The Upgrade: 3 Raw Denim Brands We’re Wearing

The Upgrade: 3 Raw Denim Brands We’re Wearing
Raw denim is a style staple, and when you invest in a good pair like from these 3 brands, you'll have a pair of jeans that can last hundreds of wears.
The Upgrade: 3 Raw Denim Brans We're Wearing

If you’re into men’s style you know that ruggedness is having a moment right now. Raw denim, heritage boots, and flannels are everywhere. Even more so in the fall and winter when we put away the warm weather clothes and break out those sweaters and jeans.

What is raw denim? It’s 100% cotton that has not been washed or processed after the jeans have been sewn and dyed. Premium denim brands use fabric that was made on antique shuttle looms the slow way. This process makes them beautiful pure untouched indigo dyed gems for you to put your own personal stamp on. Commercial jean makers wash and process jeans with chemicals, stones, and lots of water to get a pre-faded look and softer feel to wash away the indigo dye.

Levis 501 shrink to fit instructions guide

New to raw denim and want to give it a try? The go-to starter is the classic Levi's 501 Shrink-to-Fit. Click here to read our guide.

Instead of being stressed by sandpaper, grinding tools, hot water and commercial dryers, raw denim is pure and usually much sturdier in weight (also making it much more environmentally friendly). Some commercial jean makers use inferior denim that weighs less than 10 ounces per square yard, making them very thin and thus not lasting very long. You might get 100 wears out of commercial jeans but raw selvedge denim might last for 500 or more wears. If you rotate a few pair of them you will get even more.

RECORDS PROVIDED:

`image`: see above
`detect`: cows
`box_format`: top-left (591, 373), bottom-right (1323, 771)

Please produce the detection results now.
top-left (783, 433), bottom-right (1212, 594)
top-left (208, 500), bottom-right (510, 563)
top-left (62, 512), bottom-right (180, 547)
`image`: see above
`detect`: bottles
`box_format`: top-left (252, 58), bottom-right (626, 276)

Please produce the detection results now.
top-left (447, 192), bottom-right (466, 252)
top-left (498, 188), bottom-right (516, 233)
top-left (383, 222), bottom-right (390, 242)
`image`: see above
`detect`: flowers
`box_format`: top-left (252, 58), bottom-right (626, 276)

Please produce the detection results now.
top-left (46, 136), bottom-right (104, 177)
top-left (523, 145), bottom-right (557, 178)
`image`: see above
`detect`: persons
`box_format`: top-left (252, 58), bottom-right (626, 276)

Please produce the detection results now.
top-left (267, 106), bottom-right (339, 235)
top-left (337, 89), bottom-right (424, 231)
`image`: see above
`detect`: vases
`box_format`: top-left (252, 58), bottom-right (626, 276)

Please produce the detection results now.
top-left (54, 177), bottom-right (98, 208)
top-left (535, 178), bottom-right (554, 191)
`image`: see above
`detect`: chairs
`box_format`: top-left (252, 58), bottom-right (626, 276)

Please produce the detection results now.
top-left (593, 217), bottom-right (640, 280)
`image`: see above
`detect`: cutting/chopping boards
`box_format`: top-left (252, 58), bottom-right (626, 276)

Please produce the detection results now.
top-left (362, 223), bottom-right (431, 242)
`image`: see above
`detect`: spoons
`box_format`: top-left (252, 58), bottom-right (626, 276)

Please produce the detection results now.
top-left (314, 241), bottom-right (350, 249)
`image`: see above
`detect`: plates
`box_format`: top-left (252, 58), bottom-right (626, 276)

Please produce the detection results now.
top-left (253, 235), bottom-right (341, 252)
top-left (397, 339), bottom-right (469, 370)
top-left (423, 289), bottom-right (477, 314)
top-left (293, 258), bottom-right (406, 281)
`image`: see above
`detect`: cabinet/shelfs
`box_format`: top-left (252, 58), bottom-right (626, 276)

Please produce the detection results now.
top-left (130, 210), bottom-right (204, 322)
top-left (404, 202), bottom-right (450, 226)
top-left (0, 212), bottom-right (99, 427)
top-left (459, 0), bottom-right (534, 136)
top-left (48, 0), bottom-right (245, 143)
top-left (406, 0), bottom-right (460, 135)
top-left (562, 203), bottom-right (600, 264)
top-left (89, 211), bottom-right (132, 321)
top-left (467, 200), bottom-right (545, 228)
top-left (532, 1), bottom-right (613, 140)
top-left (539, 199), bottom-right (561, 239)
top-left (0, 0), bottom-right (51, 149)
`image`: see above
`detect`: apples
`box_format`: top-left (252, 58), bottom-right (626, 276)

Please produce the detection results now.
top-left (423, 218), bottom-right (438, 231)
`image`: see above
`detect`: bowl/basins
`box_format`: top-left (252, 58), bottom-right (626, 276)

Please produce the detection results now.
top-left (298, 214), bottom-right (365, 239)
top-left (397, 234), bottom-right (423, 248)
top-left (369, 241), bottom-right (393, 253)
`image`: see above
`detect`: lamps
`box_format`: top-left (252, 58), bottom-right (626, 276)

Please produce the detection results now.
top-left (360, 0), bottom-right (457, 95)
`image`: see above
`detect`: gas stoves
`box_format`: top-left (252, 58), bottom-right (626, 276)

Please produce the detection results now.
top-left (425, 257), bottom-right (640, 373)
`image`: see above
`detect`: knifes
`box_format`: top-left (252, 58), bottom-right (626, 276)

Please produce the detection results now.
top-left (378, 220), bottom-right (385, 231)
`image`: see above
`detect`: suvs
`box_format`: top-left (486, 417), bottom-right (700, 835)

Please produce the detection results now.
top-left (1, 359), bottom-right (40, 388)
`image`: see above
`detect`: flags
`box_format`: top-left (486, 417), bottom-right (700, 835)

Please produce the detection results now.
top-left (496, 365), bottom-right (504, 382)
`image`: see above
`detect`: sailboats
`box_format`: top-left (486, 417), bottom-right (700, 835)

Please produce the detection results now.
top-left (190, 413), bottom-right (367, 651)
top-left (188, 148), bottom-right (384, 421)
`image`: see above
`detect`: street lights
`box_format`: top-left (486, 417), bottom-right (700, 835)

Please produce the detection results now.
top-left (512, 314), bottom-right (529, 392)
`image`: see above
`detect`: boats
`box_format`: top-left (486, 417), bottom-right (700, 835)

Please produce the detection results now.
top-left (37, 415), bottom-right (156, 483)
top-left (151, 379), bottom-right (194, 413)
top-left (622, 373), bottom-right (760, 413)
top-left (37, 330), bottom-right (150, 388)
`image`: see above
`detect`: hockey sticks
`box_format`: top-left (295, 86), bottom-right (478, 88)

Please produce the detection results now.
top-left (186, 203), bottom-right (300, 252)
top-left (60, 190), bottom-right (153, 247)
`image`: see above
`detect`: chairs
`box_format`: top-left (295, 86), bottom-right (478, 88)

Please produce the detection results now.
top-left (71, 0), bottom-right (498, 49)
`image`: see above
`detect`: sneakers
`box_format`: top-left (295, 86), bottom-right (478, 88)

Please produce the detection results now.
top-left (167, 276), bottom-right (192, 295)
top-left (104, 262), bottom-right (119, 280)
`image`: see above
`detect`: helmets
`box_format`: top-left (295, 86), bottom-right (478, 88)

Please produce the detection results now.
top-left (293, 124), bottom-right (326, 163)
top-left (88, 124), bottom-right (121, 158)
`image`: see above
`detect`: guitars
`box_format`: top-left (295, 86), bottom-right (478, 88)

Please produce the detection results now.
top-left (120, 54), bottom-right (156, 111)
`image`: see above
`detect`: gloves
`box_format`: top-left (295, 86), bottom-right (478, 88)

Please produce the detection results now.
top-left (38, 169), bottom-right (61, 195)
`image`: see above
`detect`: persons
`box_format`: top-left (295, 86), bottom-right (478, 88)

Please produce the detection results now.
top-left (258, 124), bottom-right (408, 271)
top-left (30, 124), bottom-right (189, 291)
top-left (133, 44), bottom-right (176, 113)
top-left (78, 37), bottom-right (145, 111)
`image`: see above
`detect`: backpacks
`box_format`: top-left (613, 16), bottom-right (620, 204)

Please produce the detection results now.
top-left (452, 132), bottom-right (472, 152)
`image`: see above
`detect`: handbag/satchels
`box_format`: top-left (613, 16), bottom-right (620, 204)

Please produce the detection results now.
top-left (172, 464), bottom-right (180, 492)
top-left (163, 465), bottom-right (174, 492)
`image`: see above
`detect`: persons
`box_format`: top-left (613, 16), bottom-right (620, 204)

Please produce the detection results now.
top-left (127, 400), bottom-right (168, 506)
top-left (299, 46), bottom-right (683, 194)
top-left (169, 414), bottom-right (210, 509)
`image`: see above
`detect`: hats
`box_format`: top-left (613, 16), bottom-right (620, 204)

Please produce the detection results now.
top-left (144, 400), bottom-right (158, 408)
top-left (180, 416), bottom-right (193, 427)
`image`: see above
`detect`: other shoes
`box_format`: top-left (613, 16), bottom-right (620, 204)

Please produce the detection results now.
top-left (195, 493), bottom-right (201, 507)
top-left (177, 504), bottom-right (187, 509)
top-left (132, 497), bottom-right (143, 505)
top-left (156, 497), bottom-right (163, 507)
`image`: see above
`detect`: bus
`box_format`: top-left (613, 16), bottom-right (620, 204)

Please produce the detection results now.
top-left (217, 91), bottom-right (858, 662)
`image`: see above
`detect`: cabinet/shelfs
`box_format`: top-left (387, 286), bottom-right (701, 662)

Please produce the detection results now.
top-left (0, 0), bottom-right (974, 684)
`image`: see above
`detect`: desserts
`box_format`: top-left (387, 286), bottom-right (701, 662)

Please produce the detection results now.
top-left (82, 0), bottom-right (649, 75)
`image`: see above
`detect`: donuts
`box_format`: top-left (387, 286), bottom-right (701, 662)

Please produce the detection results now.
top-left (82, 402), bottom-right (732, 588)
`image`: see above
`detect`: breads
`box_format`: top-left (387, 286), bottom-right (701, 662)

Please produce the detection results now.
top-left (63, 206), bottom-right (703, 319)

WHAT YOU ARE ASKED TO DO: Reproduce the raw denim article word for word, everything from "If you’re into" down to "sweaters and jeans.".

SOLUTION FOR THIS PROBLEM:
If you’re into men’s style you know that ruggedness is having a moment right now. Raw denim, heritage boots, and flannels are everywhere. Even more so in the fall and winter when we put away the warm weather clothes and break out those sweaters and jeans.